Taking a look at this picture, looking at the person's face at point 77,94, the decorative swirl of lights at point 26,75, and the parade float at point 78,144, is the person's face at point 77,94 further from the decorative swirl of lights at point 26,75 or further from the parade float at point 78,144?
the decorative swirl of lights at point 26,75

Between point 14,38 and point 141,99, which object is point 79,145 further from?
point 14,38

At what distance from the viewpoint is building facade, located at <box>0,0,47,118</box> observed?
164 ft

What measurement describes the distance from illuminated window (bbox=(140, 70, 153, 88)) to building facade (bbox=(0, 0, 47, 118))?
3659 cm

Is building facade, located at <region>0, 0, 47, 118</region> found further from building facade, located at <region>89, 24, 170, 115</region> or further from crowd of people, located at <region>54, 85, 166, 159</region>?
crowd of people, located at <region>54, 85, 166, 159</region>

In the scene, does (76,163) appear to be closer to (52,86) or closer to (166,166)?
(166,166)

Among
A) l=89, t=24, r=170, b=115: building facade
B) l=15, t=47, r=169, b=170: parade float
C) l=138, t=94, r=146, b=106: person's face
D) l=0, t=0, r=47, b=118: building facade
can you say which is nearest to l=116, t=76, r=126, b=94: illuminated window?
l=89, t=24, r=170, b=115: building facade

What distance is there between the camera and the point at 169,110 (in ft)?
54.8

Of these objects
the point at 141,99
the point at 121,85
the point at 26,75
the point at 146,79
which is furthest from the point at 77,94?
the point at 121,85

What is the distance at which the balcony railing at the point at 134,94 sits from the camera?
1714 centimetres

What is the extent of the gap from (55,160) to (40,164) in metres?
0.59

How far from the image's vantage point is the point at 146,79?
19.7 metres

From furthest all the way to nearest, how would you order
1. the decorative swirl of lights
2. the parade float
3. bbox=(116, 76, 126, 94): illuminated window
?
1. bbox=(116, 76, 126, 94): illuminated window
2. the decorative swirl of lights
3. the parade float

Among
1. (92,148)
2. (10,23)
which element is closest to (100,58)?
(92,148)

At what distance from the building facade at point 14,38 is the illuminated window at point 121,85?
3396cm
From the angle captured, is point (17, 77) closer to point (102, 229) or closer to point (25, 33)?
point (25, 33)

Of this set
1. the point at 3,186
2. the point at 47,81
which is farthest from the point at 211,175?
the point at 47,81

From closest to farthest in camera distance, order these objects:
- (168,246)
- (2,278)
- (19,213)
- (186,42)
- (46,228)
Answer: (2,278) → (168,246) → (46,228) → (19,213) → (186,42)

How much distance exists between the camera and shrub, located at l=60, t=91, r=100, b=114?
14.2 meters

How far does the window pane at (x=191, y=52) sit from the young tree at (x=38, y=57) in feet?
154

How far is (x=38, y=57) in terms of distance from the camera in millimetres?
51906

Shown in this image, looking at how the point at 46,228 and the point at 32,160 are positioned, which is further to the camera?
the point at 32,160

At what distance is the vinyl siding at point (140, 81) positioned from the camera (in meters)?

++++++

__WRITTEN EXERCISE__. Convert all of the rows above into a JSON list of strings, one string per line, leaving out blank lines.

__IN RESPONSE__.
[
  "Taking a look at this picture, looking at the person's face at point 77,94, the decorative swirl of lights at point 26,75, and the parade float at point 78,144, is the person's face at point 77,94 further from the decorative swirl of lights at point 26,75 or further from the parade float at point 78,144?",
  "the decorative swirl of lights at point 26,75",
  "Between point 14,38 and point 141,99, which object is point 79,145 further from?",
  "point 14,38",
  "At what distance from the viewpoint is building facade, located at <box>0,0,47,118</box> observed?",
  "164 ft",
  "What measurement describes the distance from illuminated window (bbox=(140, 70, 153, 88)) to building facade (bbox=(0, 0, 47, 118))?",
  "3659 cm",
  "Is building facade, located at <region>0, 0, 47, 118</region> found further from building facade, located at <region>89, 24, 170, 115</region> or further from crowd of people, located at <region>54, 85, 166, 159</region>?",
  "crowd of people, located at <region>54, 85, 166, 159</region>",
  "In the scene, does (76,163) appear to be closer to (52,86) or closer to (166,166)?",
  "(166,166)",
  "Among",
  "A) l=89, t=24, r=170, b=115: building facade",
  "B) l=15, t=47, r=169, b=170: parade float",
  "C) l=138, t=94, r=146, b=106: person's face",
  "D) l=0, t=0, r=47, b=118: building facade",
  "can you say which is nearest to l=116, t=76, r=126, b=94: illuminated window?",
  "l=89, t=24, r=170, b=115: building facade",
  "What distance is there between the camera and the point at 169,110 (in ft)?",
  "54.8",
  "Of these objects",
  "the point at 141,99",
  "the point at 121,85",
  "the point at 26,75",
  "the point at 146,79",
  "which is furthest from the point at 77,94?",
  "the point at 121,85",
  "What is the distance at which the balcony railing at the point at 134,94 sits from the camera?",
  "1714 centimetres",
  "What is the extent of the gap from (55,160) to (40,164) in metres?",
  "0.59",
  "How far from the image's vantage point is the point at 146,79?",
  "19.7 metres",
  "From furthest all the way to nearest, how would you order",
  "1. the decorative swirl of lights",
  "2. the parade float",
  "3. bbox=(116, 76, 126, 94): illuminated window",
  "?",
  "1. bbox=(116, 76, 126, 94): illuminated window",
  "2. the decorative swirl of lights",
  "3. the parade float",
  "Among",
  "1. (92,148)",
  "2. (10,23)",
  "which element is closest to (100,58)?",
  "(92,148)",
  "At what distance from the building facade at point 14,38 is the illuminated window at point 121,85?",
  "3396cm",
  "From the angle captured, is point (17, 77) closer to point (102, 229) or closer to point (25, 33)?",
  "point (25, 33)",
  "Of this set",
  "1. the point at 3,186",
  "2. the point at 47,81",
  "which is farthest from the point at 211,175?",
  "the point at 47,81",
  "From closest to farthest in camera distance, order these objects:",
  "- (168,246)",
  "- (2,278)",
  "- (19,213)",
  "- (186,42)",
  "- (46,228)",
  "Answer: (2,278) → (168,246) → (46,228) → (19,213) → (186,42)",
  "How much distance exists between the camera and shrub, located at l=60, t=91, r=100, b=114?",
  "14.2 meters",
  "How far does the window pane at (x=191, y=52) sit from the young tree at (x=38, y=57) in feet?",
  "154",
  "How far is (x=38, y=57) in terms of distance from the camera in millimetres?",
  "51906",
  "Shown in this image, looking at how the point at 46,228 and the point at 32,160 are positioned, which is further to the camera?",
  "the point at 32,160",
  "At what distance is the vinyl siding at point (140, 81) positioned from the camera (in meters)?"
]